Les deux lieux qu’il fréquente avec le plus de ferveur sont les cimetières et les cirques. Il n’est pas comique au sens de Feydeau, il ne juge pas non plus ses personnages, ne les réduit jamais à des fantoches. Son comique est plus subtil et parfois farceur. Songez à ce personnage qui dans La Cerisaie a perdu son argent dans la doublure de sa veste. Ses lettres de Yalta témoignent de ce même mélange, une tristesse et une autodérision. Il lui arrive de s’adresser à sa future épouse, la comédienne Olga Knipper, en la traitant de «petit cornichon.»


Dans les grandes smalas tchekhoviennes, les enfants meurent à peine nés ou sont absents. Comment interpréter ce vide?

Tchekhov nous parle d’un monde en voie d’extinction qui ne possède pas les ressources pour se régénérer.
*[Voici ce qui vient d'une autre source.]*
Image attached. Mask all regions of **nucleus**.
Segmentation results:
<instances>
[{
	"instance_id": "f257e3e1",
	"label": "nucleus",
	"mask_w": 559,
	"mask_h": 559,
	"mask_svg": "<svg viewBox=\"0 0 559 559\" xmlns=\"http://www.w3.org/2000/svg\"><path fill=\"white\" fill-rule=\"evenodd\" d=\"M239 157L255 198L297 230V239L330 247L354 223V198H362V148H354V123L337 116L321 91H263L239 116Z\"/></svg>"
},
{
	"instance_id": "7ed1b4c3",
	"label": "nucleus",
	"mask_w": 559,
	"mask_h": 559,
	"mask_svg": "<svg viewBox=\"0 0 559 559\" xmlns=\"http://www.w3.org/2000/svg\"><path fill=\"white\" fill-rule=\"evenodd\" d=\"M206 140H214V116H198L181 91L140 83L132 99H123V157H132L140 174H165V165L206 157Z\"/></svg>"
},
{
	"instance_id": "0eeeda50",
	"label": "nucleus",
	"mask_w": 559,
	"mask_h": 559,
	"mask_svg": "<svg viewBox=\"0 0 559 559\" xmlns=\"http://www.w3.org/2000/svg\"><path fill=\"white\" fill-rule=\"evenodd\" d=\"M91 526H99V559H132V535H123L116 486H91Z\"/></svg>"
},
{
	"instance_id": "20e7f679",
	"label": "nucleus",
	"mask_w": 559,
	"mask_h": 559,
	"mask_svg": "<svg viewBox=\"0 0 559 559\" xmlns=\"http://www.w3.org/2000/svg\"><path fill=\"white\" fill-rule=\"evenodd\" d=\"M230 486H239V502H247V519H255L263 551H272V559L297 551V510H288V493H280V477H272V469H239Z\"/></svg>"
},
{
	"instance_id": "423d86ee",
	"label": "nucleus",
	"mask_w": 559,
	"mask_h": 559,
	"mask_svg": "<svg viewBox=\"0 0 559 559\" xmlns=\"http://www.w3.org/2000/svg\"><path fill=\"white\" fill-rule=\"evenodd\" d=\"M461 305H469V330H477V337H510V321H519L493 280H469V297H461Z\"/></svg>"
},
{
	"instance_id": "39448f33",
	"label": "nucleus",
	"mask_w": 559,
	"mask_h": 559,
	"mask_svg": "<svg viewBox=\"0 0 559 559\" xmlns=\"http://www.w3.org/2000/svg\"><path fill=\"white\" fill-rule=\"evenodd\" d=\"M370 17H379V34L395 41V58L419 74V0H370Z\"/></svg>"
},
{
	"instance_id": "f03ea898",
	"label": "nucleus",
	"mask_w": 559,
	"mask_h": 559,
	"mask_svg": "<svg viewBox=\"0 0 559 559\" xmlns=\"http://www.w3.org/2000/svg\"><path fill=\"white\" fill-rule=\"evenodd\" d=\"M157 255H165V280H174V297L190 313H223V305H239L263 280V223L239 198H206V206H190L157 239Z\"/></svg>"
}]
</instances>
C’est sa vision, son sens de l’histoire aussi. Il ne dit pas que tout est fini, mais il estime que ce n’est pas à lui de désigner ce qui arrive. Tchekhov est très sensible à la nature, à la manière dont les hommes la maltraitent. Pensez à ce personnage qui décrit l’assèchement d’un lac. En écologiste avant l’heure, Tchekhov s’inquiète de l’extinction généralisée.


 Il aime poser pour les photographes. Que nous disent ces portraits? 

Ce qui me frappe, c’est son consentement au monde. Sa manière de poser, c’est-à-dire de nous regarder, c’est peut-être son plus beau legs. Il s’y montre proche de nous, son sourire témoigne d’une attention, mais aussi d’une distance. L’oeuvre est à son image: elle n’est pas seulement ironique, pas seulement lyrique. Elle est entre les deux. J’ai envie de dire «Tchekhov mon prochain.»

Anton Tchekhov, Georges Banu, éditions Ides et Calendes, collection Le Théâtre de, Lausanne; 114 p.

*Georges Banu présente au Théâtre de Vidy «Anton Tchekhov» et «Le Théâtre et la peur» (Actes Sud) autour de Thomas Ostermeier, ve 4 mars à 18h.